A aye hae a wee saft spot fur Catalan

My specialist topic! Quite a lot of similarities between Catalan and Scots in terms of the linguistic ‘distance’ from their dominant neighbours. Spanish speakers moving to Catalonia can understand most of it very quickly and learn to speak it in weeks or months. Big differences are that Catalan is the major carrier of Catalan identity and of course it is spoken by the middle classes, that is really why it has “survived”. Interestingly it was standardised as recently in 1913, about the same time Scots was also being properly documented. Like Scots, the urban dialect (mainly of Barcelona) is considered corrupted, and Catalan school teachers make a lot of effort weeding out Spanish ‘barbarisms’ and and preventing ad hoc Catalan-Spanish mixing (‘catanyol’).

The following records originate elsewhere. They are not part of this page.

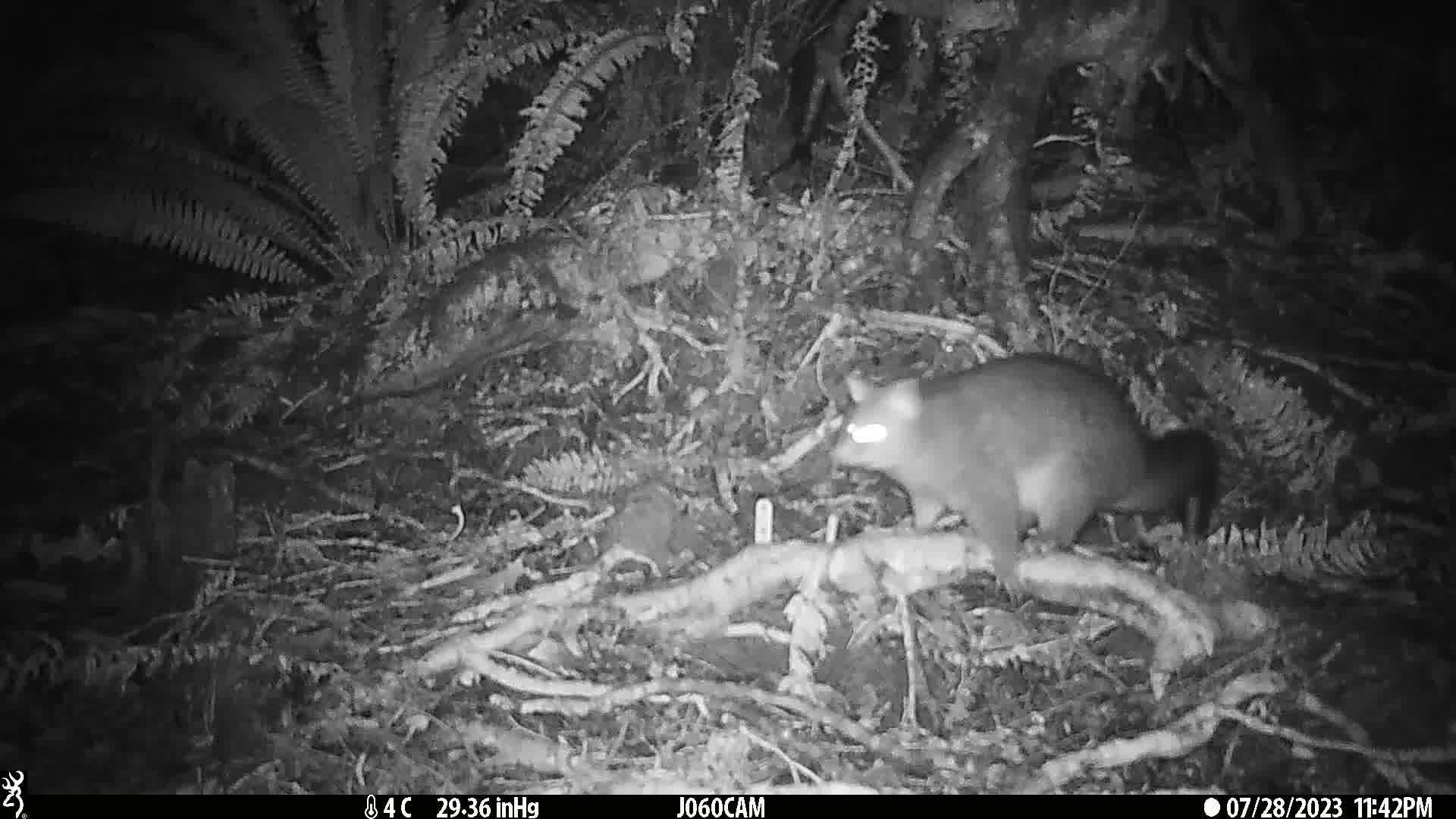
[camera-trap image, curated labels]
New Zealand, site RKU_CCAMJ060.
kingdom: Animalia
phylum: Chordata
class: Mammalia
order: Diprotodontia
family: Phalangeridae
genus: Trichosurus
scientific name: Trichosurus vulpecula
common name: common brushtail possum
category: possum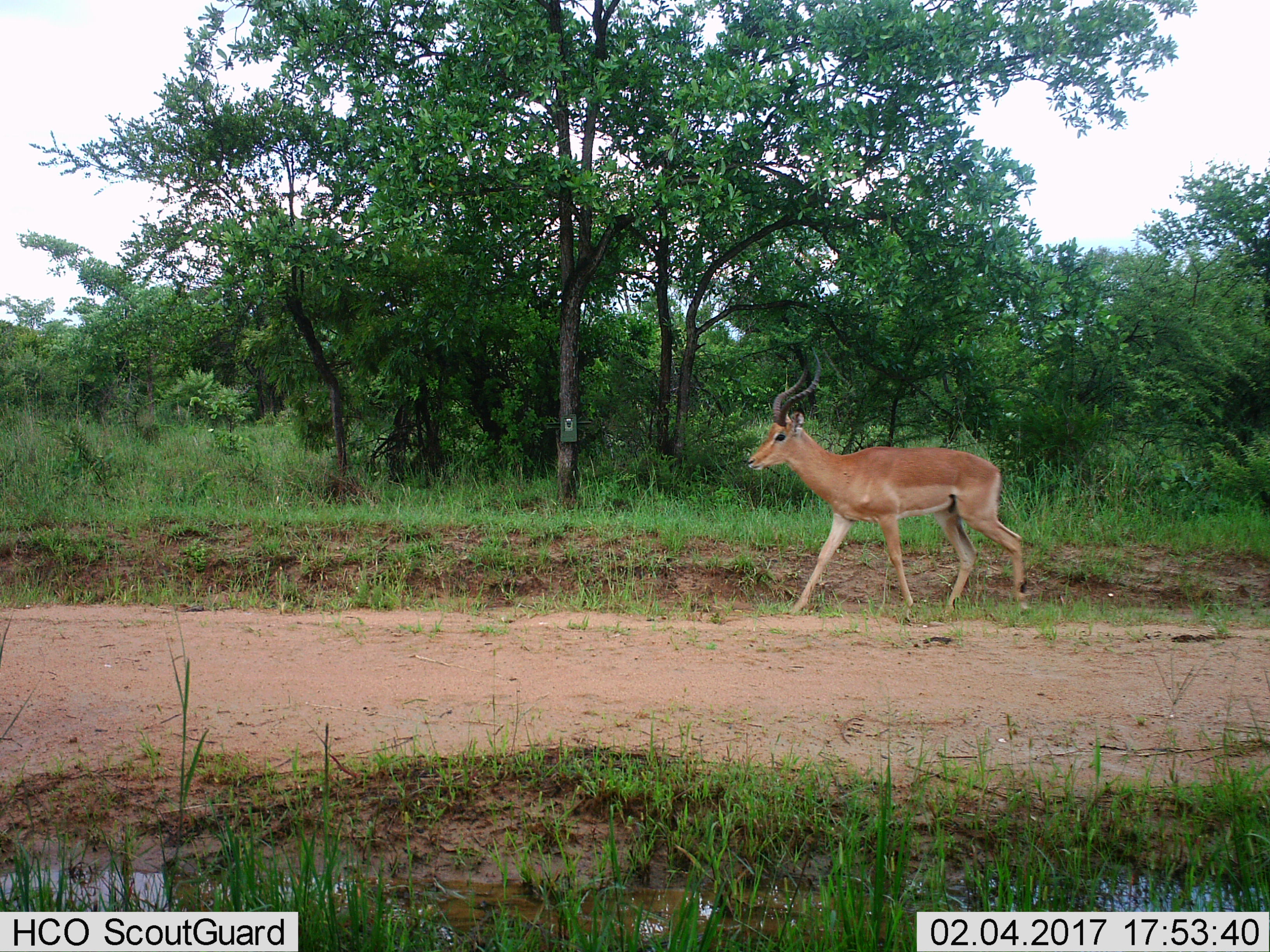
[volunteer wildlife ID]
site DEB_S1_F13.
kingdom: Animalia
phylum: Chordata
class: Mammalia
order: Artiodactyla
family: Bovidae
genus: Aepyceros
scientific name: Aepyceros melampus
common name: impala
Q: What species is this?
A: Impala (Aepyceros melampus).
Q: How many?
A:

Valencian and Mallorquin are considered separate languages but the mainstream versions are linguistically almost identical to Catalan and almost fully comprehensible.

Catalan: a language that has survived against the odds

Catalan is not, as some believe, a dialect of Spanish, but a language that developed independently out of the vulgar Latin spoken by the Romans who colonised the Tarragona area. It is spoken by 9 million people in Catalonia, Valencia, the Balearic Isles, Andorra and the town of Alghero in Sardinia.